• _Text provided_:
** START **

[Reader-List] Human-Computer Oscillation

Are Flagan areflagan at artpanorama.com
Fri Nov 22 06:17:06 IST 2002


On 11/16/02 7:35, "Harwood" <Harwood at scotoma.org> wrote:

> Q: What are the consequences for the appropriation of value within capitalist
> systems if we interfere with this objectification process within interface
> design?

>> This objectification in interface allows the user to see software structures
>> as part of a fixed, environment that is external from themselves.
>> The production and exchange of value within capitalism requires such a
process takes place.

The process has also been cast, in the Marxist critique, as one of
alienation. This, however, does not mean that the user is excluded from the
process, but rather operates at an implicit remove, once more talking in
Marxian terms, from a historical and material reality, without agency. I
don't quite recognize the description that allows the user to "see" this
structure as fixed and external: it would effectively mean a transcendence
to this reality and also a recovery of agency. Software is arguably a
process that will always "objectify" in favor of a certain remove. The only
recourse may be in the symbolic, interface _design_, which you do not enter
into. Hence the earlier attempts in this discussion to entertain what may be
considered "readings" of features and interfaces to establish their
allocation of value, as a comment of appropriation. Your question remains
unanswered, however.

> Q: Having established that the selective reading of the user's input data
> through the mouse helps lead to objectification of content within interface,
> what happens if we create software that acts on all possible variables within
> mouse interaction?

** END **

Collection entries
** START **

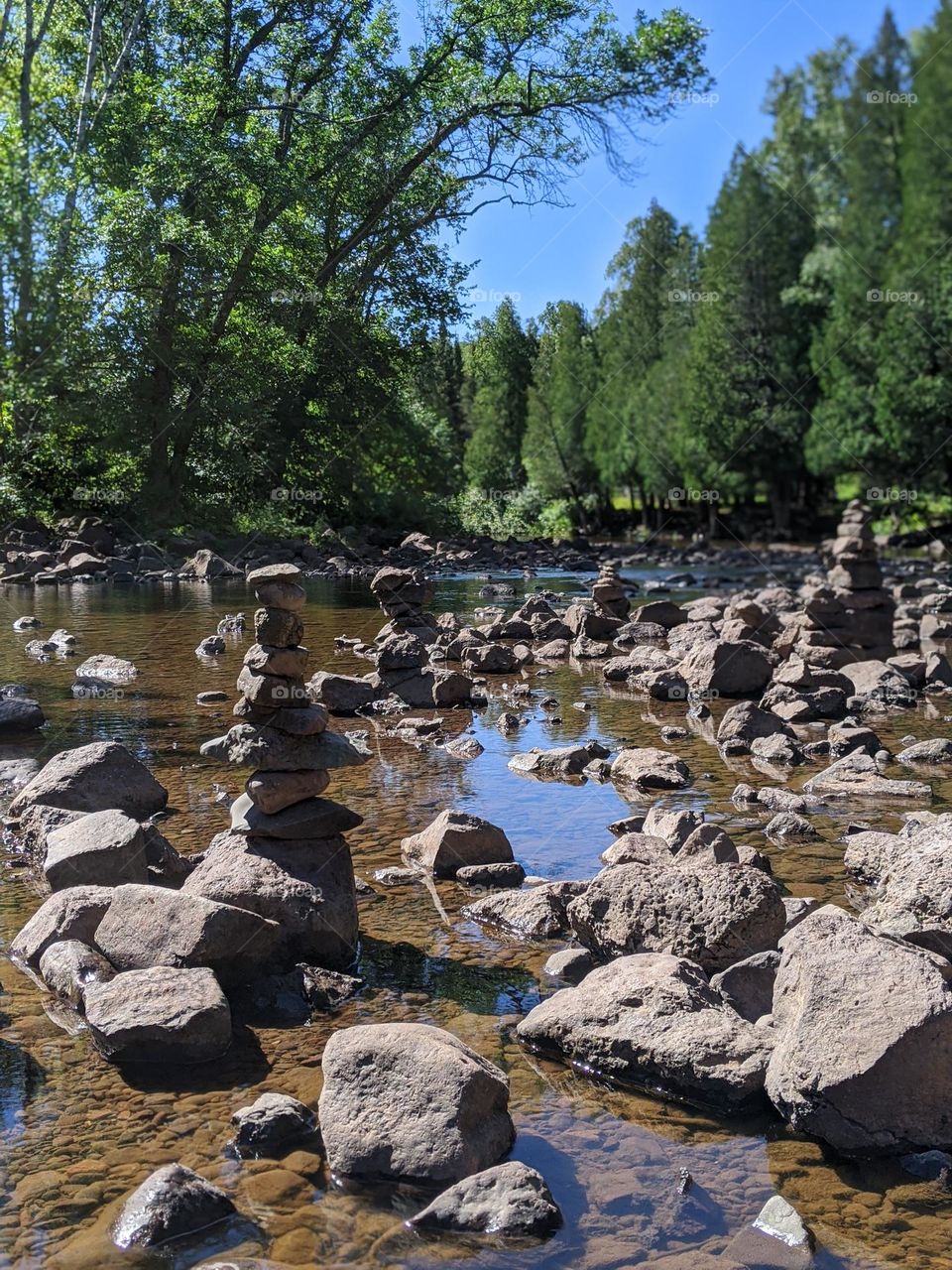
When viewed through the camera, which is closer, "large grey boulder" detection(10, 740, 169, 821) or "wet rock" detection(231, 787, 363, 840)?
"wet rock" detection(231, 787, 363, 840)

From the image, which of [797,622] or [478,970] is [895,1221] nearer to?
[478,970]

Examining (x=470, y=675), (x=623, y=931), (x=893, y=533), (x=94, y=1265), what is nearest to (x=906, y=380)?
(x=893, y=533)

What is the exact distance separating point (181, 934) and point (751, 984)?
120 inches

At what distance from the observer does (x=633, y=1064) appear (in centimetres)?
572

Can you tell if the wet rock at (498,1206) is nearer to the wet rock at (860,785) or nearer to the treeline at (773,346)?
the wet rock at (860,785)

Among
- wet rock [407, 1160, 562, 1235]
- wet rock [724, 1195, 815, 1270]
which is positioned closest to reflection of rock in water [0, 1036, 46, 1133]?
wet rock [407, 1160, 562, 1235]

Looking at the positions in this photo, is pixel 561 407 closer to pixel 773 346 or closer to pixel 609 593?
pixel 773 346

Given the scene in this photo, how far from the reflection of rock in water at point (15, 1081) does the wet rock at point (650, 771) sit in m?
6.82

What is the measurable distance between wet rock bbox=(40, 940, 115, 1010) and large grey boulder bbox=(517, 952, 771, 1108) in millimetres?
2282

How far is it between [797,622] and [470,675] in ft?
20.7

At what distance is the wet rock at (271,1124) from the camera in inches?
199

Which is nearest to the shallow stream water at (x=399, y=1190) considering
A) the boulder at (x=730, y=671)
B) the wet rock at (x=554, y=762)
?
the wet rock at (x=554, y=762)

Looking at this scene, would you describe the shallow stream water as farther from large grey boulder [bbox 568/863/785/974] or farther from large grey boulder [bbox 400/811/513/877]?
large grey boulder [bbox 568/863/785/974]

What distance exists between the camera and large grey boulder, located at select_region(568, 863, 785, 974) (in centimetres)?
677
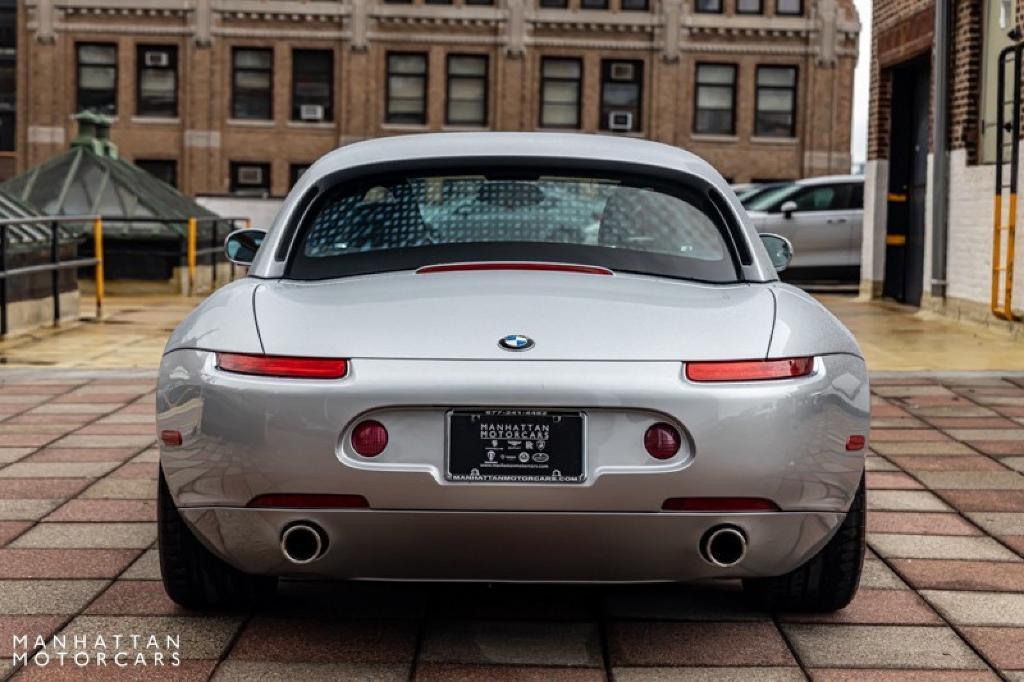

** END **

• _Task A_: For each statement, say whether it agrees with the mailing-list post on objectification in interface design, and support each yes or no with the deciding words of the post, quoted word for word. (i) The Marxist critique has cast the process as one of alienation. (ii) The writer considers the question about the appropriation of value answered. (iii) The writer holds that the user is excluded from the process.
• _Task B_: Write the next part of the mailing-list post on objectification in interface design, continuing from the final quoted question about mouse interaction.
The lines are separate material with no connection to the post on interface design.

• _Final result A_:
(i) Yes: "The process has also been cast, in the Marxist critique, as one of alienation."
(ii) No: "Your question remains unanswered, however."
(iii) No: "This, however, does not mean that the user is excluded from the process"

• _Final result B_:
In other words, what happens when we integrate the movements not anticipated
and logged by software into software? (Many people have attached a pen to
their mouse and done very nice doodles on paper.) Isn't this what the
totally immersive dream of VR seeks to accomplish (if only we could get past
the goggles and the glove)? An integration of all senses into an environment
where software is an extension of all the senses and the world succumbs
entirely to logical-mathematical notation? The mouse is an archaic device
with a growing number of programmable buttons to access structures not
necessarily present, visually, in a particular interface or menu (but by
necessity present in the software). Does this not indicate that the
"objectification" is already taking place without the aid of a GUI, and that
users converse more and more directly with algorithms. I think this returns
to your question above: what are the consequences when software tracks and
objectifies a user's input data and the interface, a symbolic order of
difference, becomes translucent? Of course, we read about new micro chips
and implants every day.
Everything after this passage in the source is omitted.